While Defendant does not dispute the strained relationship between the parties, she justifies her conduct as simply maintaining her rights in Lot B. See Def.'s Opp. to Mot. for Leave, p. 12 (Docket No. 46) ("It is also no secret Ms. McClary had serious concerns about Plaintiffs selling their property with representation of a view Easement that she had made very clear she disputed. That does not mean Ms. McClary acted with an extremely harmful state of mind when she built the fence. Regardless of her feelings about Mr. Kayser or his actions in obtaining the Easement, Ms. McClary was protecting her interest in the property, period."). Further, during oral argument, Defendant's counsel urged the Court to consider the context of the above-referenced e-mail, combined with the casual (and, after-the-fact, regrettable) nature of the conversation depicted therein.
The Court notes Defendant's objection to Plaintiffs' amendment efforts, however, finds that an amendment to add a claim for punitive damages is warranted here.
First, the fact that Plaintiffs moved to amend after the amendment deadline is not particularly persuasive, especially when recognizing that Defendant's August 6, 2009 email was produced after (and perhaps, even, as a supplementation to an earlier production in response to Plaintiffs' discovery requests) the amendment deadline itself. There is no question that Plaintiffs could have moved earlier to add a claim for punitive damages, but their ultimate delay in doing so is not fatal to their request now, when considering (1) Plaintiffs' potential desire to limit attorneys' fees while awaiting the Court's ruling on their then-pending motion for partial summary judgment; and (2) the not-unusual attempt in Idaho to seek an amendment to add a claim for punitive damages heading up to (or even during) trial - well after any amendment deadline.
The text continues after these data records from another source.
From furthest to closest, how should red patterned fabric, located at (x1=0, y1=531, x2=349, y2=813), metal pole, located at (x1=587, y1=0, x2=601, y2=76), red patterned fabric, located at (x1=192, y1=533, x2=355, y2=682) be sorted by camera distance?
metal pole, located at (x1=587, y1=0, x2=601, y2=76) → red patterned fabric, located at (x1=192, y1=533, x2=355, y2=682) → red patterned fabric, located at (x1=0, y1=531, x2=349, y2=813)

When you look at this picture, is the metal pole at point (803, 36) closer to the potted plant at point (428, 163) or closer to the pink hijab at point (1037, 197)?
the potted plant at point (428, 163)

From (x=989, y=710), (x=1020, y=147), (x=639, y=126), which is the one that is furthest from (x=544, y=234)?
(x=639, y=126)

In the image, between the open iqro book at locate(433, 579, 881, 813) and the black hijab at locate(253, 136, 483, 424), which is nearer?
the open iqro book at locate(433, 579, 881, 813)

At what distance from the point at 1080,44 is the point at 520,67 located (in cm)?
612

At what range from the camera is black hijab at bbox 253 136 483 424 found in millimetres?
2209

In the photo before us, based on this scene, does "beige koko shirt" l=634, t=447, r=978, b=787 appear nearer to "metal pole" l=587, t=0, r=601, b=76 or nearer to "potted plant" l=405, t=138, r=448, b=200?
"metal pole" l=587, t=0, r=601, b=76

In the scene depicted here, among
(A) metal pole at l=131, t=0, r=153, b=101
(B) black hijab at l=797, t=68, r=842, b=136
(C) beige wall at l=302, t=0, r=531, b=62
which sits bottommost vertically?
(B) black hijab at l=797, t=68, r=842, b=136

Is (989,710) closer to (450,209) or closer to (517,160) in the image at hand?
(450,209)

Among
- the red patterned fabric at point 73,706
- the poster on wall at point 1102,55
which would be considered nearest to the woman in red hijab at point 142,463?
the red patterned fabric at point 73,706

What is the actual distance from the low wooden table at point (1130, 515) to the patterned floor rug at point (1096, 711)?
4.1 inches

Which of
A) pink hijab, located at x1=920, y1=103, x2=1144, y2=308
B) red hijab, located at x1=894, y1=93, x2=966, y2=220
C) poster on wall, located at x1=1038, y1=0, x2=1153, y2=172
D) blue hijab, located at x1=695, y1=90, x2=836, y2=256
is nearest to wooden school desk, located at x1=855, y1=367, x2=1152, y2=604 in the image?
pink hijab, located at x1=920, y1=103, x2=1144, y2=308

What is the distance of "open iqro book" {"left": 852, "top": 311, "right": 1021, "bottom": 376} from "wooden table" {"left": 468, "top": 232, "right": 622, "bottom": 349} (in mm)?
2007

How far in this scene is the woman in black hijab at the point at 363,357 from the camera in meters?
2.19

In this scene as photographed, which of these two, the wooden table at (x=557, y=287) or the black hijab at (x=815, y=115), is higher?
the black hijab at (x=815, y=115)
Moreover, any prejudice that may befall Plaintiff in adding a claim for punitive damages at this time is not easily remedied by additional discovery,*fn2 when realizing that it is Defendant's own conduct that dictates whether a claim for punitive damages is warranted. In other words, it is difficult for the Court to find that, even with the benefit of additional discovery from others, the arguments over the nature of the conduct displayed in Defendant's August 6, 2009 email would be significantly changed. More discovery will not alter this reality.
Second, Plaintiffs' argue that there is nothing about maintaining one's rights to real property (as Defendant argues here) that requires calling someone "a rapacious arrogant, nasty bastard" who is hated by others, and, "like other aging retired executives," just "look[ing] for opportunities to prove that they've still got the right stuff." The Court agrees that Defendant's August 9, 2009 email can be read to infer that something more is going on here, necessarily tainting Defendant's subsequent conduct in building the at-issue fence between Lots B and D. Combined with Defendant's later comments about purposely "trying to let the [adjacent] lot look as bad as possible" and "hav[ing] another idea or two that might make a sale problematic for [the Kaysers], it cannot be said that Defendant's August 9, 2009 email is as innocuous as she now must argue. Instead, it can be evidence of spiteful and malicious conduct that, consistent with Idaho law, presents a reasonable likelihood of Plaintiffs proving a set of facts at trial sufficient to support an award of punitive damages. This finding therefore warrants an amendment to add a claim for punitive damages.*fn3
For the foregoing reasons, it IS HEREBY ORDERED that Plaintiffs' Motion for Leave to Add Claim for Punitive Damages is GRANTED.